Exercise brief:
Rewrite all of the rows below, replacing "wooden wall panel" with "wall paneling" and leaving everything else unchanged. Leave the pictures out of your output.

Records provided:
##############################

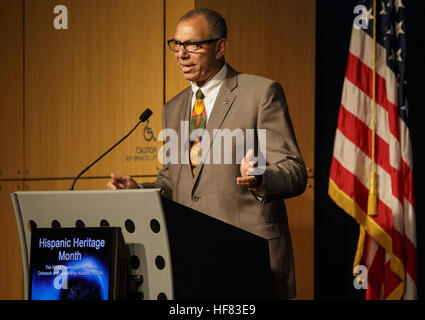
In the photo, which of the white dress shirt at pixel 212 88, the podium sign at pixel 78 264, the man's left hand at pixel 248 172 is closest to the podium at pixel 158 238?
the podium sign at pixel 78 264

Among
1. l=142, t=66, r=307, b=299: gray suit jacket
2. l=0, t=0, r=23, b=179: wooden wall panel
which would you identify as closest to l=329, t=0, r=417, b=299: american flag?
l=142, t=66, r=307, b=299: gray suit jacket

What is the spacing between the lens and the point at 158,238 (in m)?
1.58

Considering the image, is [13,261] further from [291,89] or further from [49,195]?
[49,195]

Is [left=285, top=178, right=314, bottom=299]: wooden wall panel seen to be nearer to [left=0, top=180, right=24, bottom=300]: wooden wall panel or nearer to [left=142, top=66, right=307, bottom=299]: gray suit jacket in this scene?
[left=142, top=66, right=307, bottom=299]: gray suit jacket

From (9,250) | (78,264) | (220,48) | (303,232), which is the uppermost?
(220,48)

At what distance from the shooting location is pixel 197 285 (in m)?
1.66

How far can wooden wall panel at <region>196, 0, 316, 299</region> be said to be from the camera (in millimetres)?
3963

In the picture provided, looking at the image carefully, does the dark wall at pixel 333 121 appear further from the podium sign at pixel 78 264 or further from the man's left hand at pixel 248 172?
the podium sign at pixel 78 264

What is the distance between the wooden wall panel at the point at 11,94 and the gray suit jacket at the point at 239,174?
2.26 metres

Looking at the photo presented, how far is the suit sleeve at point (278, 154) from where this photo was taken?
2.10m

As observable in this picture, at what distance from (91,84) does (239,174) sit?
2084 millimetres

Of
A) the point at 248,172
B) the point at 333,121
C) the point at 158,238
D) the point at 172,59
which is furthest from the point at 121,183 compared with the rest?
the point at 333,121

##############################

Solution:
In the photo, which of the white dress shirt at pixel 212 88, the podium sign at pixel 78 264, the man's left hand at pixel 248 172 is closest to the podium at pixel 158 238?
the podium sign at pixel 78 264

Among
1. l=142, t=66, r=307, b=299: gray suit jacket
2. l=0, t=0, r=23, b=179: wall paneling
which would you identify as closest to l=329, t=0, r=417, b=299: american flag?
l=142, t=66, r=307, b=299: gray suit jacket

What is the spacing between the lens and the point at 158,238 (in m)?
1.58

Considering the image, is [13,261] further from [291,89] or further from [49,195]?
[49,195]

Is [left=285, top=178, right=314, bottom=299]: wall paneling seen to be nearer to [left=0, top=180, right=24, bottom=300]: wall paneling or nearer to [left=142, top=66, right=307, bottom=299]: gray suit jacket in this scene?
[left=142, top=66, right=307, bottom=299]: gray suit jacket

From (9,250) | (78,264) | (220,48) | (303,232), which is the uppermost?
(220,48)

At what distance from the shooting location is pixel 197 285 (in m)?
1.66

How far can wall paneling at <region>196, 0, 316, 299</region> be said to be from the camera (in millimetres)?
3963

In the picture provided, looking at the image carefully, does the dark wall at pixel 333 121 appear further from the podium sign at pixel 78 264 or further from the man's left hand at pixel 248 172?
the podium sign at pixel 78 264

What is the distance between the wall paneling at the point at 11,94 and the gray suit jacket at the point at 239,174?
2.26 metres

Looking at the photo presented, how far is the suit sleeve at point (278, 154) from where this photo was taken?
2.10m

As observable in this picture, at what distance from (91,84) does (239,174) sit?
2084 millimetres

Of
A) the point at 248,172
B) the point at 333,121
C) the point at 158,238
D) the point at 172,59
which is furthest from the point at 121,183 compared with the rest?
the point at 333,121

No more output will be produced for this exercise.